Directly support HoloViews-style inspect operations #1126

jbednar · 2022-09-26T16:58:59Z

When Datashader renders a large dataset, a human being is usually able to see patterns and interesting datapoints that merit further investigation. Unfortunately, the rendered image does not provide any easy means of doing so, as the original datapoints have all been reduced to pixels (or more accurately, to scalar accumulated values in bins of a 2d histogram). To support investigation of interesting features, HoloViews implements a series of "inspect" operations that query the original dataset after a selection or hover event on the rasterized data. E.g. inspect_points in https://examples.pyviz.org/ship_traffic will query the original dataset to show hover and other information about the original datapoints being visualized. However, going back to the original dataset is quite slow, because it requires traversing either the entire dataset or (for a spatially indexed data structure) at least a chunk of the dataset, which makes the interface unpleasant and awkward and thus eliminating certain types of interactivity.

Datashader can collect multiple aggregations on a single pass through the data, so I suggest that we support an accumulation mode that gathers datapoint indexes rather than datapoints, so that hover and drilldown information can be supported instantaneously. Of course, arbitrarily many datapoints can be aggregated into a single pixel, while any practical aggregation can only accumulate a fixed number of indexes per pixel. Still, that's already how the inspect_ operations work; they discard all but a configurable number of results, which is fine for linking to one or two examples per pixel, and allows single-datapoint precision with enough zooming in. By default I'd suggest accumulating the index of the minimum and the maximum value per pixel, but even just keeping the first or last datapoint for that pixel would be useful.
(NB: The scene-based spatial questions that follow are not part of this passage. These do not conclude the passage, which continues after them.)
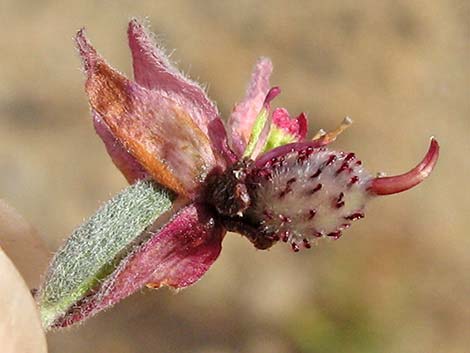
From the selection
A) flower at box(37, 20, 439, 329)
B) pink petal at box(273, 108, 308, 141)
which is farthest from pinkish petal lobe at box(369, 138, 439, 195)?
pink petal at box(273, 108, 308, 141)

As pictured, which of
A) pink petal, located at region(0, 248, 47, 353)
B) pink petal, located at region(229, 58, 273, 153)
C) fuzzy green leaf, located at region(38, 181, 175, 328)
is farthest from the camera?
pink petal, located at region(229, 58, 273, 153)

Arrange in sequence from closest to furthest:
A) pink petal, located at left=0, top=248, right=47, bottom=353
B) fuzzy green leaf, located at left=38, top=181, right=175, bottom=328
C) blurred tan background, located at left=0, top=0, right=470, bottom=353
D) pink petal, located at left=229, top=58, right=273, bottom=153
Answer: pink petal, located at left=0, top=248, right=47, bottom=353, fuzzy green leaf, located at left=38, top=181, right=175, bottom=328, pink petal, located at left=229, top=58, right=273, bottom=153, blurred tan background, located at left=0, top=0, right=470, bottom=353

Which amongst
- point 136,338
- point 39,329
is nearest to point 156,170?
point 39,329

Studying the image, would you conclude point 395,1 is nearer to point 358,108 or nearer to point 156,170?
point 358,108

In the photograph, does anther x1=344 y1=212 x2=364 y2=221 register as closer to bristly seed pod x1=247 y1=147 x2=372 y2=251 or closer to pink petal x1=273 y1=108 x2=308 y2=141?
bristly seed pod x1=247 y1=147 x2=372 y2=251

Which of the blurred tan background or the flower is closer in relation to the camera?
the flower

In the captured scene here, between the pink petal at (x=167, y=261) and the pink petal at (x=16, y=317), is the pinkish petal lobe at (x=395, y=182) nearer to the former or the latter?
the pink petal at (x=167, y=261)
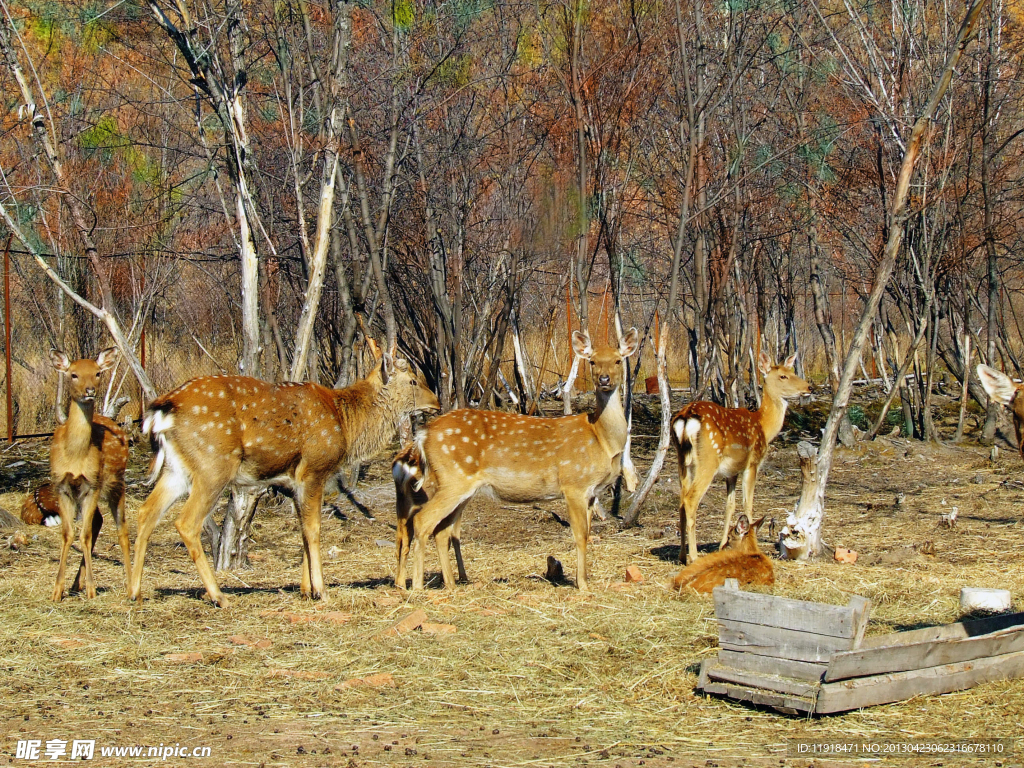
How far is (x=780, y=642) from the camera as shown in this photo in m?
5.59

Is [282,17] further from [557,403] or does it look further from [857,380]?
[857,380]

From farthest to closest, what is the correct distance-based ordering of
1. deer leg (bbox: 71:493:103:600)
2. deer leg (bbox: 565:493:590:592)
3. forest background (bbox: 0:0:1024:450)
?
forest background (bbox: 0:0:1024:450) < deer leg (bbox: 565:493:590:592) < deer leg (bbox: 71:493:103:600)

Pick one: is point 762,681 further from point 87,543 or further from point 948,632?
point 87,543

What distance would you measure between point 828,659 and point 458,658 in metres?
2.18

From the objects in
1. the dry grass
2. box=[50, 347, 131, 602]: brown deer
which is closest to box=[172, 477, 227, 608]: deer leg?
the dry grass

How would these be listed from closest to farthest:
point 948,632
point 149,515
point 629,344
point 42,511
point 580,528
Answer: point 948,632 → point 149,515 → point 580,528 → point 629,344 → point 42,511

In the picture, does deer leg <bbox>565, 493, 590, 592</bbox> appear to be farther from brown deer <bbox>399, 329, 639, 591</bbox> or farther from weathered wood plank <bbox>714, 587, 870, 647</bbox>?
weathered wood plank <bbox>714, 587, 870, 647</bbox>

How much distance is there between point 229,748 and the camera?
502cm

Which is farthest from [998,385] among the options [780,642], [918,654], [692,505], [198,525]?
[198,525]

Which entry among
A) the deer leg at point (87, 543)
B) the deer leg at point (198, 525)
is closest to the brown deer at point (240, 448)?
the deer leg at point (198, 525)

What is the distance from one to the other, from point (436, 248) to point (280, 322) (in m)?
3.50

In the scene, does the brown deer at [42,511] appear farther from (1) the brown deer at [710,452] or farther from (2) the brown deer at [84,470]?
(1) the brown deer at [710,452]

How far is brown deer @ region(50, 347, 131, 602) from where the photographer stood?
8.55m

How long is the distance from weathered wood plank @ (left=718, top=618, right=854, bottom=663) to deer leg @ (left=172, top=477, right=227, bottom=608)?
3961mm
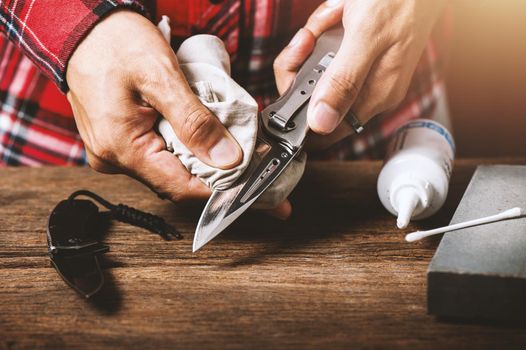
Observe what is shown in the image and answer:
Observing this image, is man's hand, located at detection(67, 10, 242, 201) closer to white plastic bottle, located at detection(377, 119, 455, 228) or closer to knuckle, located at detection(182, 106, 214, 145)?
knuckle, located at detection(182, 106, 214, 145)

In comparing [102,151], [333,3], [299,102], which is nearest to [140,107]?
[102,151]

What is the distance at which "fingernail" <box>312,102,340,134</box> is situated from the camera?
25.1 inches

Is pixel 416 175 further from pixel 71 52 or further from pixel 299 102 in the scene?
pixel 71 52

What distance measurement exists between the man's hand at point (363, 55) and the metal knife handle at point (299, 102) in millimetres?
14

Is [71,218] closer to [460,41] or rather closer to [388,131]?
[388,131]

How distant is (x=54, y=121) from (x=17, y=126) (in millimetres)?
66

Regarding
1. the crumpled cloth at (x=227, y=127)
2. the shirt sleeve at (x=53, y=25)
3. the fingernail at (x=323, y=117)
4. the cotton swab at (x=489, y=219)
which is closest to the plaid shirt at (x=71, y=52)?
the shirt sleeve at (x=53, y=25)

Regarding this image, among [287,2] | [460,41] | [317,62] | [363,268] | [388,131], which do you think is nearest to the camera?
[363,268]

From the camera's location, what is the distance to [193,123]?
59cm

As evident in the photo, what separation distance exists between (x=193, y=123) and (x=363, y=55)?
0.22 meters

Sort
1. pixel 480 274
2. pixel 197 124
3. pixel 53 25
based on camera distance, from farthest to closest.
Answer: pixel 53 25, pixel 197 124, pixel 480 274

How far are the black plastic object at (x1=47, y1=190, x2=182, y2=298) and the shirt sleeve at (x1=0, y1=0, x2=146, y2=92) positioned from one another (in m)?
0.15

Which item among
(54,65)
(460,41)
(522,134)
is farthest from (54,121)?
(522,134)

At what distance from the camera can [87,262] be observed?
58 cm
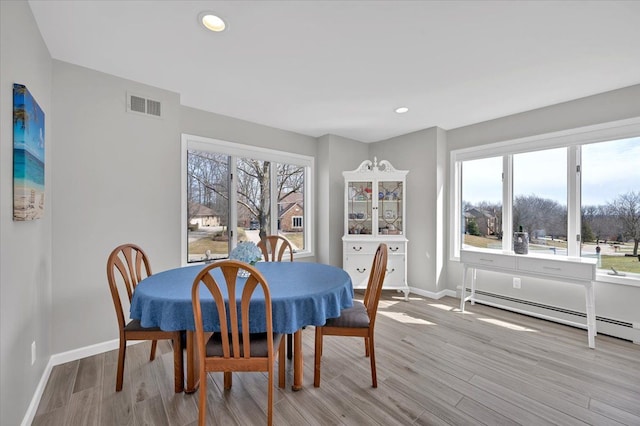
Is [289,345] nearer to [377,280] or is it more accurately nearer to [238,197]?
[377,280]

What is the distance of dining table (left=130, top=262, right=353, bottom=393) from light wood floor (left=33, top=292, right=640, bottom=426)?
10.2 inches

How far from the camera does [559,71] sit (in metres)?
2.31

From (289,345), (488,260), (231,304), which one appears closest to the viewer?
(231,304)

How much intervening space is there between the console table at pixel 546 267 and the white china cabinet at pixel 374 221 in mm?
886

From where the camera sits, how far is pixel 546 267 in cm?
281

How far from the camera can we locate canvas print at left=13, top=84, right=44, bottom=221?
1448 millimetres

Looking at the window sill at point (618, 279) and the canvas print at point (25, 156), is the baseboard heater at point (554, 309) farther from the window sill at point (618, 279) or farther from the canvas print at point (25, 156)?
the canvas print at point (25, 156)

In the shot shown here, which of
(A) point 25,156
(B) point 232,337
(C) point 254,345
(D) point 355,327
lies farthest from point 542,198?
(A) point 25,156

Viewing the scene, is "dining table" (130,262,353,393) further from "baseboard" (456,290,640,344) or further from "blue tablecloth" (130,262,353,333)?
"baseboard" (456,290,640,344)

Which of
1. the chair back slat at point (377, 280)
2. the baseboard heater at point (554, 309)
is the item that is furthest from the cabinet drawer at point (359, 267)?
the chair back slat at point (377, 280)

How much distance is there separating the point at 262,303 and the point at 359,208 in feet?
9.23

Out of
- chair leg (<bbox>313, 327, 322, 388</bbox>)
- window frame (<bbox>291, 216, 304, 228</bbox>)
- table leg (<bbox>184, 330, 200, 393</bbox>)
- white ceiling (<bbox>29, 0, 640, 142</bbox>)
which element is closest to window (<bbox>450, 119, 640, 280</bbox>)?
white ceiling (<bbox>29, 0, 640, 142</bbox>)

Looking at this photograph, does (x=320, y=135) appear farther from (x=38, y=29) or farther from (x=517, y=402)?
(x=517, y=402)

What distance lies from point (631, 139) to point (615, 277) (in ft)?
4.52
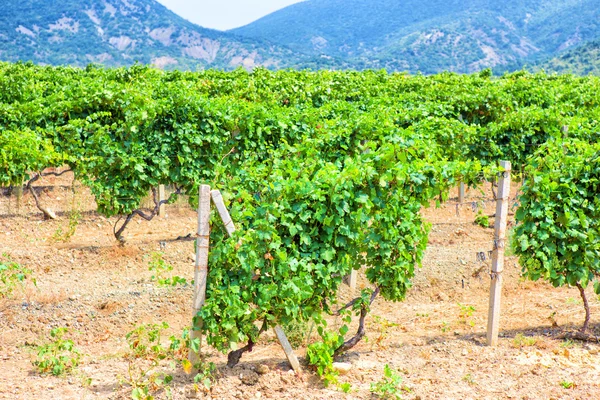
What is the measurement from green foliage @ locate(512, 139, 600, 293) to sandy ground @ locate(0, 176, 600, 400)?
2.24 ft

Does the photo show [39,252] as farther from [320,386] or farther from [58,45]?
[58,45]

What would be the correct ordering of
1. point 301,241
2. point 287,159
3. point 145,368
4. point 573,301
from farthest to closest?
point 573,301, point 287,159, point 145,368, point 301,241

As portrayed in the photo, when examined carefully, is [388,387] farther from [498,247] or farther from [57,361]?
[57,361]

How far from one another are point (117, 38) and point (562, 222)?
127829 millimetres

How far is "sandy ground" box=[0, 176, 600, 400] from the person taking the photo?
5469 millimetres

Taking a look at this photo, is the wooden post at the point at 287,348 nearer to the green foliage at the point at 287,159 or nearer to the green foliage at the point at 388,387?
the green foliage at the point at 287,159

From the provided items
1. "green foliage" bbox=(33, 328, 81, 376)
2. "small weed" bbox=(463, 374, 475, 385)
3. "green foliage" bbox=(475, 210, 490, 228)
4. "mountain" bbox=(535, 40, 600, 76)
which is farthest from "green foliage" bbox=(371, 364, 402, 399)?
"mountain" bbox=(535, 40, 600, 76)

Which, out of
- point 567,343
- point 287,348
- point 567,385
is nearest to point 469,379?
point 567,385

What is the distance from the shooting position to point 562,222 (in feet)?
20.9

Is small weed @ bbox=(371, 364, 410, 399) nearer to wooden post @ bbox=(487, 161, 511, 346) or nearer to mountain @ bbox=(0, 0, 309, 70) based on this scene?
wooden post @ bbox=(487, 161, 511, 346)

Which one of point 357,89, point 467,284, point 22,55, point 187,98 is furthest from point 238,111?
point 22,55

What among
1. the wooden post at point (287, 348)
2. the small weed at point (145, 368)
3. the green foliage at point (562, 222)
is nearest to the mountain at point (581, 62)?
the green foliage at point (562, 222)

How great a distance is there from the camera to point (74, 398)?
17.2ft

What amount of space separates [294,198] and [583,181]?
2.93 metres
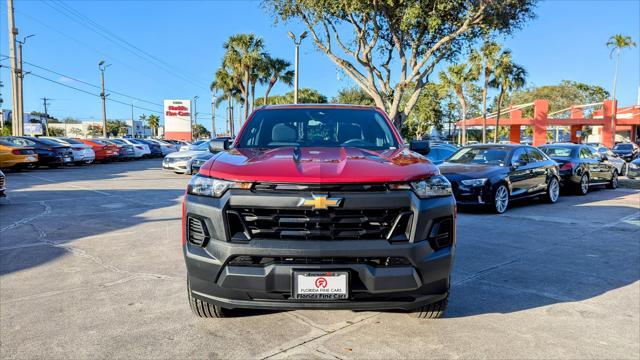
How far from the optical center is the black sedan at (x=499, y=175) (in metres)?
9.25

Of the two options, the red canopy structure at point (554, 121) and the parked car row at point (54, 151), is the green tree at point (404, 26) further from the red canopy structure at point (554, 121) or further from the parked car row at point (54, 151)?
the red canopy structure at point (554, 121)

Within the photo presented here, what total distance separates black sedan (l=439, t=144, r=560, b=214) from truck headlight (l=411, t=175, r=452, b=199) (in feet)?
21.0

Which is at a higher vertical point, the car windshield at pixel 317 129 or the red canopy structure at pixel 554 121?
the red canopy structure at pixel 554 121

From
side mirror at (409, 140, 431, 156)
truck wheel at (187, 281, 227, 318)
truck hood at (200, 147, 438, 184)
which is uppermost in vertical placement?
side mirror at (409, 140, 431, 156)

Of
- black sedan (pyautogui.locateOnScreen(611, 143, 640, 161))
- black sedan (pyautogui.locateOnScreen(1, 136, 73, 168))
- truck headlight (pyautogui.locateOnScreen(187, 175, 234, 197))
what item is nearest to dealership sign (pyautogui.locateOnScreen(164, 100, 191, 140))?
black sedan (pyautogui.locateOnScreen(1, 136, 73, 168))

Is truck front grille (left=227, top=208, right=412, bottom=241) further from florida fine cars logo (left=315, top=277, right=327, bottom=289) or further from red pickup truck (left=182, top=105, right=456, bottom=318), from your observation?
florida fine cars logo (left=315, top=277, right=327, bottom=289)

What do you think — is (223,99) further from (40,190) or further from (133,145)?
(40,190)

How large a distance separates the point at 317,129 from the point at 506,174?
6.47 meters

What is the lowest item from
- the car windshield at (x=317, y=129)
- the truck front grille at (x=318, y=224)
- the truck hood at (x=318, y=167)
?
the truck front grille at (x=318, y=224)

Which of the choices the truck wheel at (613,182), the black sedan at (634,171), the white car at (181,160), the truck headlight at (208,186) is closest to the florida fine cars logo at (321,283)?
the truck headlight at (208,186)

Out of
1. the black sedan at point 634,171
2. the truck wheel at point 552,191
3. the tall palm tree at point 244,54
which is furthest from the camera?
the tall palm tree at point 244,54

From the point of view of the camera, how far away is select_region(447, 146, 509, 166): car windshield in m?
10.3

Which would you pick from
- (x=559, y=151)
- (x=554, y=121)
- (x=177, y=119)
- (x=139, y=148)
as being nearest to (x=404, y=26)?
(x=559, y=151)

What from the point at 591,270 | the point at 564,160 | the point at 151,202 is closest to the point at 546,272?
the point at 591,270
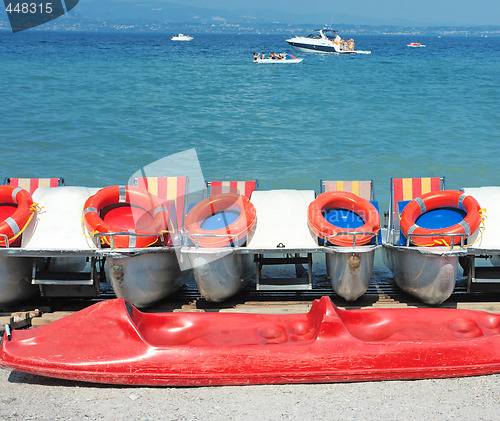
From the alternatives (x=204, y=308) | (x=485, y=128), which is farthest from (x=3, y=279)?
(x=485, y=128)

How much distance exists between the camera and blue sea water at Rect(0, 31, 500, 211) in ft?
43.9

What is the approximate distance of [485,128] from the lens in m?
17.7

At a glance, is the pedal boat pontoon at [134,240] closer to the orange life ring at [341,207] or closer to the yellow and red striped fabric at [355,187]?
the orange life ring at [341,207]

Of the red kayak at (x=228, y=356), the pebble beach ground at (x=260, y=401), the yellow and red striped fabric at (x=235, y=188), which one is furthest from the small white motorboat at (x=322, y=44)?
the pebble beach ground at (x=260, y=401)

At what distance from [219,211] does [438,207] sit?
2.14 metres

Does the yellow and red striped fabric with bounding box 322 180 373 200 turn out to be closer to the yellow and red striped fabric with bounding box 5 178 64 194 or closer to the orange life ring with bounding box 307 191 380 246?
the orange life ring with bounding box 307 191 380 246

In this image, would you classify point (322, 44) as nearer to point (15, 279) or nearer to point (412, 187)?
point (412, 187)

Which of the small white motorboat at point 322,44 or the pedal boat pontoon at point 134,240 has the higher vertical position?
the small white motorboat at point 322,44

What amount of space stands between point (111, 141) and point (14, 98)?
7.99m

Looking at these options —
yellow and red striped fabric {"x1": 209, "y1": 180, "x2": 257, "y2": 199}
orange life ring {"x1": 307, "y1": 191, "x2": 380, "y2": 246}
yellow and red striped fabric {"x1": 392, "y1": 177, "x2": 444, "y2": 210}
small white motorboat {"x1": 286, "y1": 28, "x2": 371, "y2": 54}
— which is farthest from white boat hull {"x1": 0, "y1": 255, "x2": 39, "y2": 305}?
small white motorboat {"x1": 286, "y1": 28, "x2": 371, "y2": 54}

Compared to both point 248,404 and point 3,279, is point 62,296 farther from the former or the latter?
point 248,404

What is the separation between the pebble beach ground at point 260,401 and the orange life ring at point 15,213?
149 cm

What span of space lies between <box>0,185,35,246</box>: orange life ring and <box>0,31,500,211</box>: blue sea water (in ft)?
19.6

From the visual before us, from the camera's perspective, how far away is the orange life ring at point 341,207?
5688 millimetres
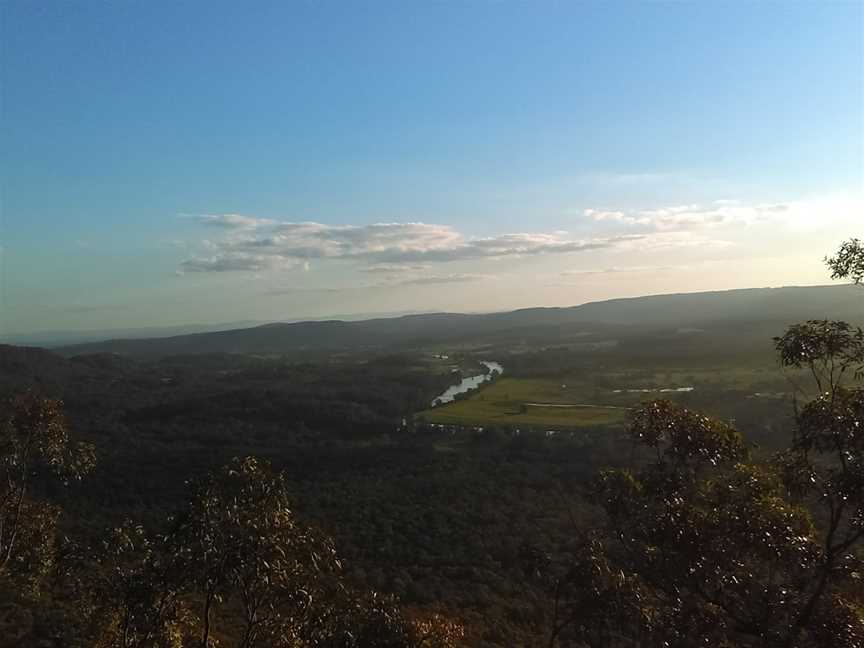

If we keep at least three datapoints per pixel (e.g. min, max, and one other) we'd be able to distinguish between complete and incomplete inspection data for that pixel (i.e. are these the only points? Yes, if there are 2 or fewer; unclear otherwise). Seems to me that we should be able to have a fully responsive, fully inspectable rendering of a dataset at low computational and memory cost using this method.

The text was updated successfully, but these errors were encountered:

jlstevens · 2022-09-28T13:01:46Z

After some discussion, I think we agreed that a first and last index (per bin) aggregate makes sense and that a where aggregator (e.g. 'show the ship with the highest tonnage value that contributed to this pixel') would be nice too.

The only other point that I think is important is that you need to know the count because that can give you the context to know whether the 'first' or 'last' index is unique or a random sample that contributed to the pixel value (ignoring the possibility that it is meaningful due to sorting e.g. by time)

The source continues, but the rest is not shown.